Felix Meschke, a University of Kansas professor of finance, recently co-authored a study that links corporate political donations to lower stock values.
Meschke says holding pensions accountable for corporate political spending is "like taking the second step before the first" because corporations often don't disclose the full extent of their political spending. Some pay dues to trade associations such as the US Chamber of Commerce, which uses some of that money for political expenditures.
"You cannot really put a lot of burden on individual investors on how their money is invested if they don't have the information infrastructure in place," Meschke says. "If you want politically conscious people to have a choice, you have to make sure all the expenditures of the companies are accounted for."
PERA's Chief Investment Officer, Joelle Mevi, says the retirement account's investments are "100 percent externally managed." Through a bid process, PERA chooses institutional fund managers who decide how to invest money. Those managers also vote on behalf of PERA, meaning they're the ones who could file motions calling for more disclosure or objecting to political spending.
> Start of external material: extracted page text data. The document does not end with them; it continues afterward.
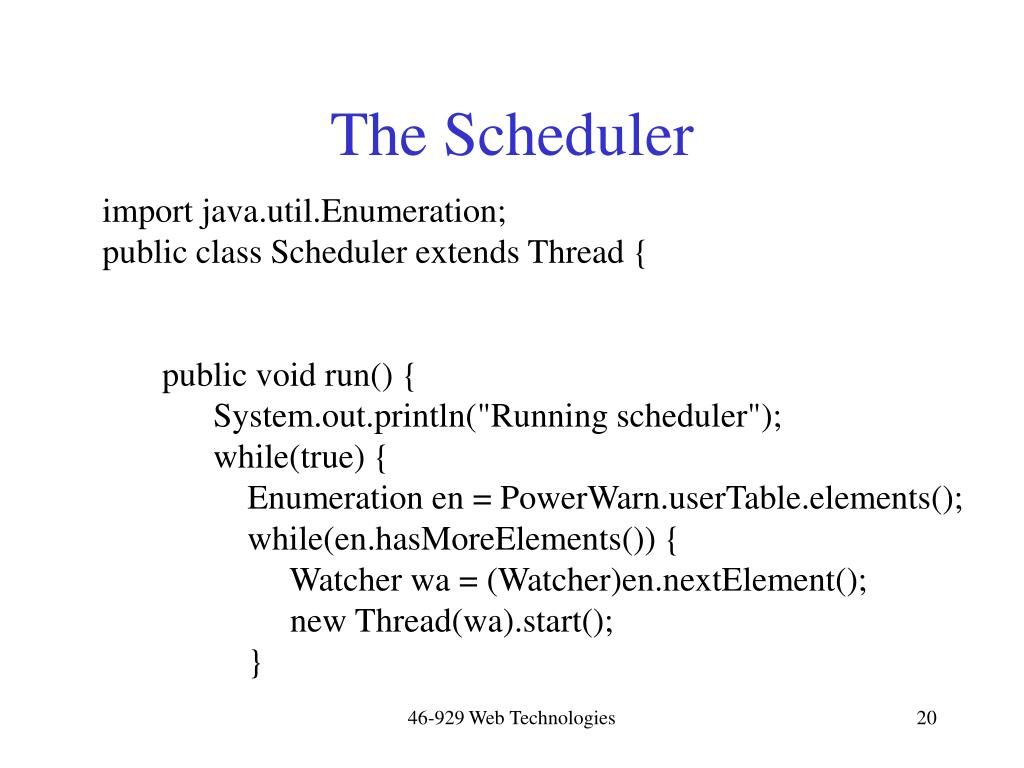 The Scheduler

import java.util.Enumeration;
public class Scheduler extends Thread {

public void run() {
System.out.println("Running scheduler");
while(true) {
Enumeration en = PowerWarn.userTable.elements();
while(en.hasMoreElements()) {
Watcher wa = (Watcher)en.nextElement();
new Thread(wa).start();
}

46-929 Web Technologies

20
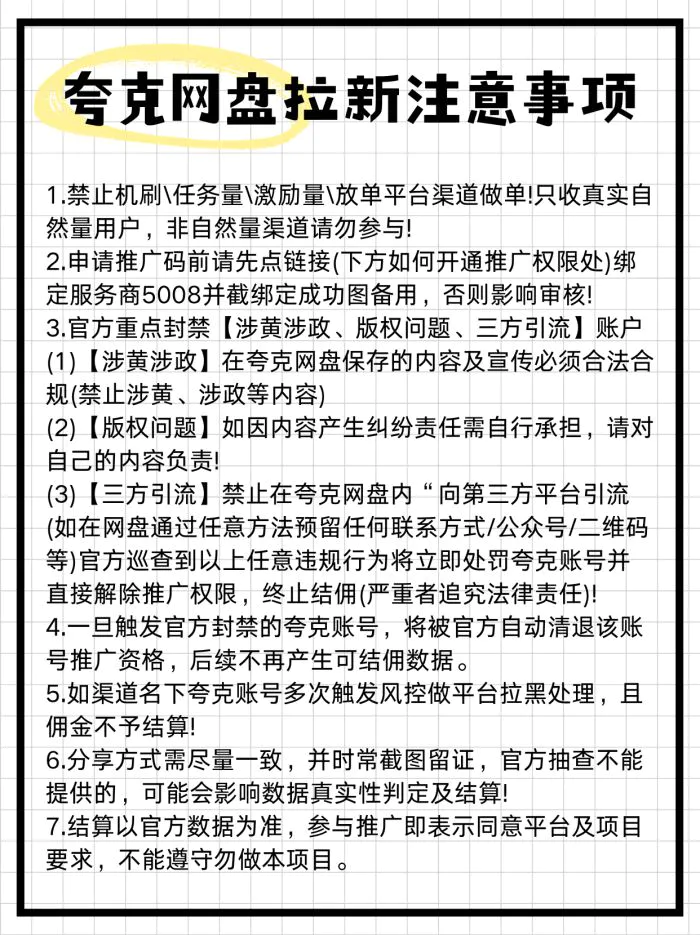 夸克网盘拉新注意事项

1.禁止机刷\任务量\激励量\放单平台渠道做单!只收真实自然量用户，非自然量渠道请勿参与!
2.申请推广码前请先点链接(下方如何开通推广权限处)绑定服务商5008并截绑定成功图备用，否则影响审核!
3.官方重点封禁【涉黄涉政、版权问题、三方引流】账户
(1)【涉黄涉政】在夸克网盘保存的内容及宣传必须合法合规(禁止涉黄、涉政等内容)
(2)【版权问题】如因内容产生纠纷责任需自行承担，请对自己的内容负责!
(3)【三方引流】禁止在夸克网盘内“向第三方平台引流(如在网盘通过任意方法预留任何联系方式/公众号/二维码等)官方巡查到以上任意违规行为将立即处罚夸克账号并直接解除推广权限，终止结佣(严重者追究法律责任)!
4.一旦触发官方封禁的夸克账号，将被官方自动清退该账号推广资格，后续不再产生可结佣数据。
5.如渠道名下夸克账号多次触发风控做平台拉黑处理，且佣金不予结算!
6.分享方式需尽量一致，并时常截图留证，官方抽查不能提供的，可能会影响数据真实性判定及结算!
7.结算以官方数据为准，参与推广即表示同意平台及项目要求，不能遵守勿做本项目。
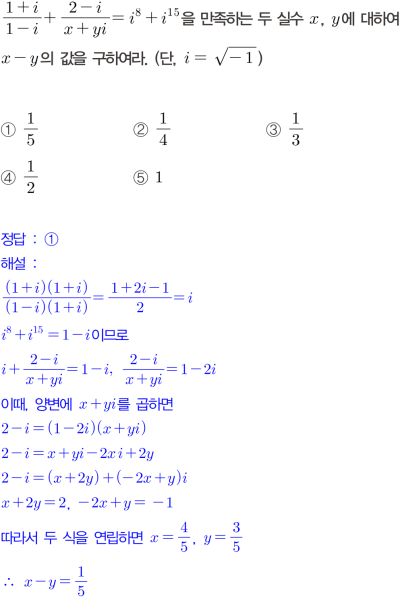 $\frac{1+i}{1-i}+\frac{2-i}{x+yi}=i^8+i^{15}$을 만족하는 두 실수 $x$, $y$에 대하여 $x-y$의 값을 구하여라. (단, $i=\sqrt{-1}$)

① $\frac{1}{5}$ ② $\frac{1}{4}$ ③ $\frac{1}{3}$

④ $\frac{1}{2}$ ⑤ 1

정답 : ①

해설 :

$\frac{(1+i)(1+i)}{(1-i)(1+i)}=\frac{1+2i-1}{2}=i$

$i^8+i^{15}=1-i$이므로

$i+\frac{2-i}{x+yi}=1-i$, $\frac{2-i}{x+yi}=1-2i$

이때, 양변에 $x+yi$를 곱하면

$2-i=(1-2i)(x+yi)$

$2-i=x+yi-2xi+2y$

$2-i=(x+2y)+(-2x+y)i$

$x+2y=2$, $-2x+y=-1$

따라서 두 식을 연립하면 $x=\frac{4}{5}$, $y=\frac{3}{5}$

$\therefore x-y=\frac{1}{5}$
"While those investments are legally in New Mexico PERA's name, we didn't initiate the transaction itself," she says. "Our perspective here is more in protecting the fund and assuring our beneficiaries have a retirement. That's hard enough to do with the other forces on the capital markets."
PERA, like pensions across the nation, is struggling to meet its obligations as it pays out benefits to a growing retiree pool.
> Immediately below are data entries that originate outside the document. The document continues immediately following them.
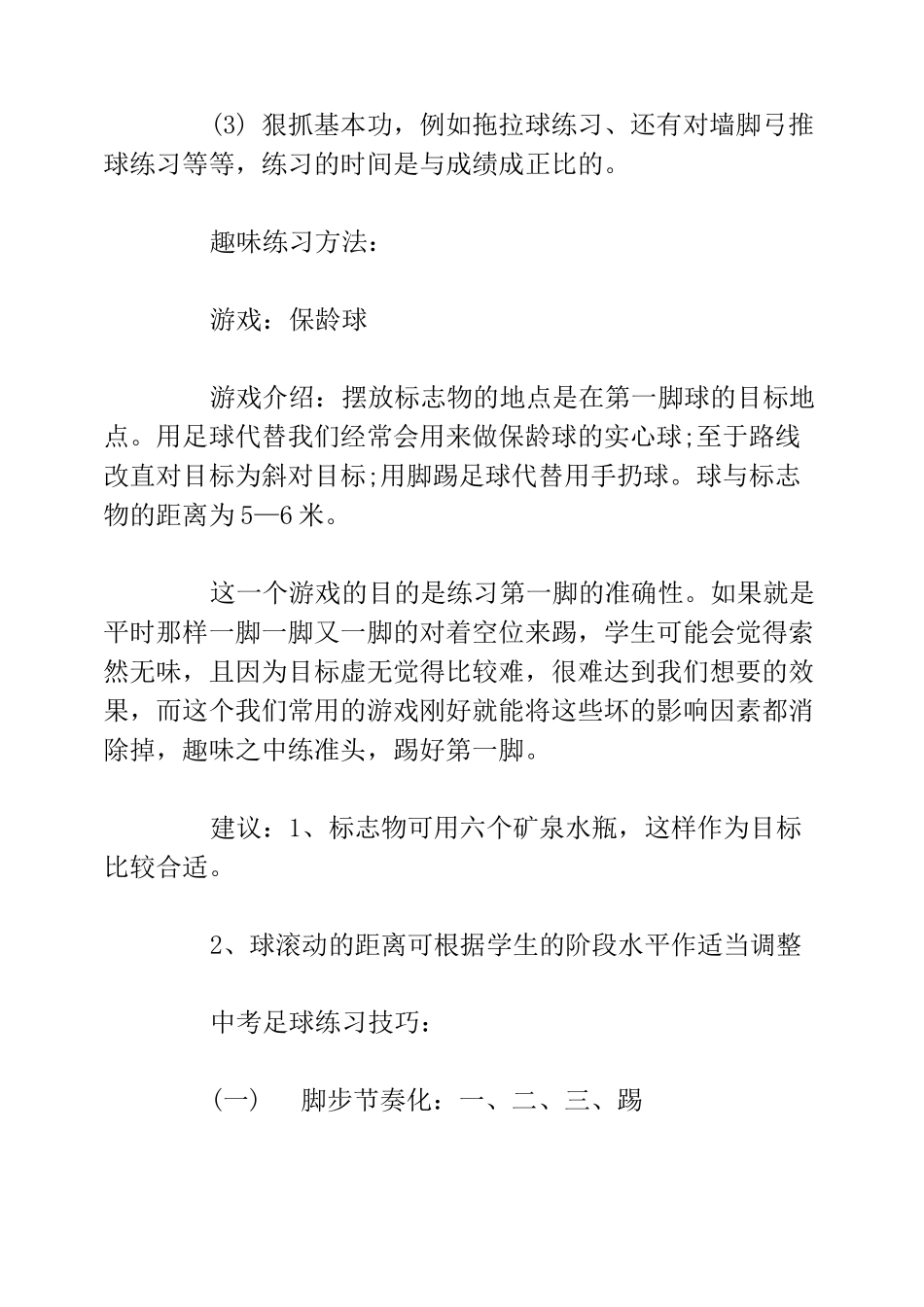 (3) 狠抓基本功，例如拖拉球练习、还有对墙脚弓推球练习等等，练习的时间是与成绩成正比的。

趣味练习方法：

游戏：保龄球

游戏介绍：摆放标志物的地点是在第一脚球的目标地点。用足球代替我们经常会用来做保龄球的实心球;至于路线改直对目标为斜对目标;用脚踢足球代替用手扔球。球与标志物的距离为5—6米。

这一个游戏的目的是练习第一脚的准确性。如果就是平时那样一脚一脚又一脚的对着空位来踢，学生可能会觉得索然无味，且因为目标虚无觉得比较难，很难达到我们想要的效果，而这个我们常用的游戏刚好就能将这些坏的影响因素都消除掉，趣味之中练准头，踢好第一脚。

建议：1、标志物可用六个矿泉水瓶，这样作为目标比较合适。

2、球滚动的距离可根据学生的阶段水平作适当调整

中考足球练习技巧：

(一) 脚步节奏化：一、二、三、踢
Former public employees interviewed for this article declined to speak on record about the companies PERA invests in. Some said they had no knowledge of the investments or were surprised to learn about them; others were just hoping the fund would remain solvent. Bundy, the AFSCME political director, says the long-term solvency of the fund is the union's primary concern.
On Aug. 3, the state Legislature's Investments and Pensions Oversight Committee will discuss a proposal by PERA that recommends cutting benefits for the state's public employees. A December study showed that PERA's ability to meet its pension benefit obligations by 2061 "is bleak at best." Even the unions, typically resistant to efforts to restructure pensions, are calling for reform; a June 22 document from the PERA Board outlines proposals it deems necessary to shore up the fund's finances, including reductions in the cost-of-living adjustments, requiring public employees to work longer before receiving benefits and requiring them to pay an additional 1.5 percent of their salaries into the pension fund, beginning as soon as July 2013.